### [Written exercise 1]
Rewrite the stretch of the Astra Sports Tourer article from "Vauxhall Astra Sports Tourer estate" through "boss, Mark Adams.", putting "Opel" wherever "Vauxhall" appears.
### [Written exercise 2]
In the Astra Sports Tourer article, how much boot space is there once all the rear seats are folded flat?

### [Document excerpt]
= = = = =
Vauxhall Astra Sports Tourer estate (2010) unveiled | CAR Magazine

Vauxhall Astra Sports Tourer | News

Published: 16 June 2010 Updated: 26 January 2015

Vauxhall has slid the covers off the new Astra Sports Tourer – a mini-me, shrunken Insignia estate for less money. The two share plenty of character and were both penned under GM Europe’s design boss, Mark Adams.

Vauxhall Astra Sports Tourer: the lowdown

The new 2010 Astra estate puts the ultimate accent on cool looks over practicality, and its vital stats suggest it’s a bit of a slouch in the sofa-shifting game. The 2685mm wheelbase is identical to the hatchback’s, so the boot space stands at 500 litres, only 30 litres more than the hatch with the seats up.

FlexFold (optional on lower models) lets you flop each 60:40 split rear seat down at the press of a button; stow all the rear seats flat and boot space soars to a more acceptable 1550 litres. While we’re scrutinising the figures, GM says there’s half as much stowage space inside the cabin, with an additional 25 litres of cubbies and boxes for family clobber. Plenty of scope for losing your house keys and pound coins, then.
= = = = =
### [Data section]
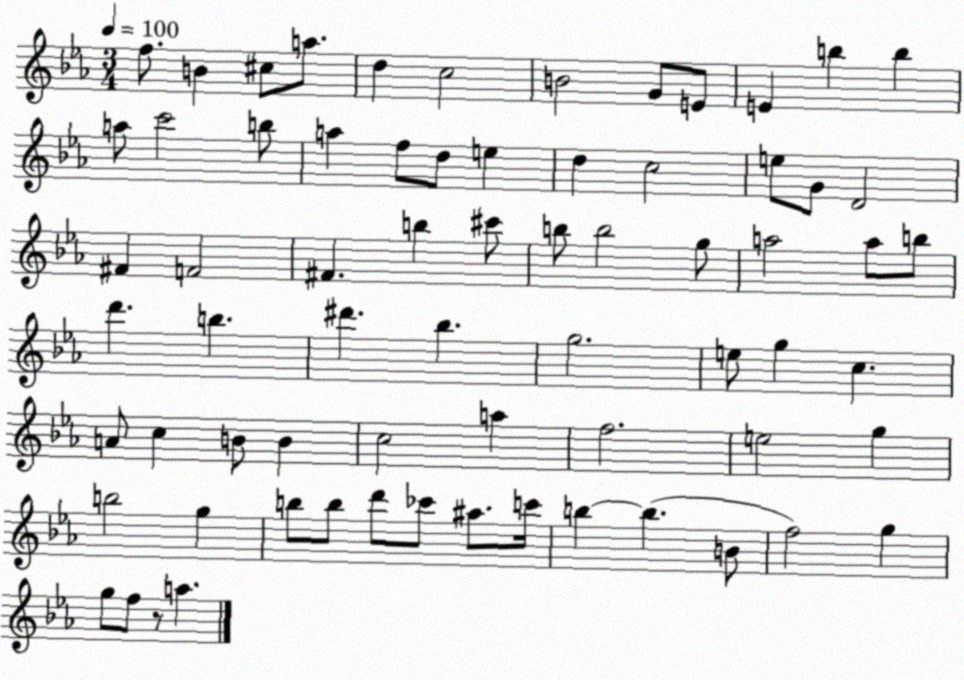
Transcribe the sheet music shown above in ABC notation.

X:1
T:Untitled
M:3/4
L:1/4
K:Eb
f/2 B ^c/2 a/2 d c2 B2 G/2 E/2 E b b a/2 c'2 b/2 a f/2 d/2 e d c2 e/2 G/2 D2 ^F F2 ^F b ^c'/2 b/2 b2 g/2 a2 a/2 b/2 d' b ^d' _b g2 e/2 g c A/2 c B/2 B c2 a f2 e2 g b2 g b/2 b/2 d'/2 _c'/2 ^a/2 c'/4 b b B/2 f2 g g/2 f/2 z/2 a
= = = = =
### [Full response 1]
Opel Astra Sports Tourer estate (2010) unveiled | CAR Magazine

Opel Astra Sports Tourer | News

Published: 16 June 2010 Updated: 26 January 2015

Opel has slid the covers off the new Astra Sports Tourer – a mini-me, shrunken Insignia estate for less money. The two share plenty of character and were both penned under GM Europe’s design boss, Mark Adams.

### [Full response 2]
1550 liters.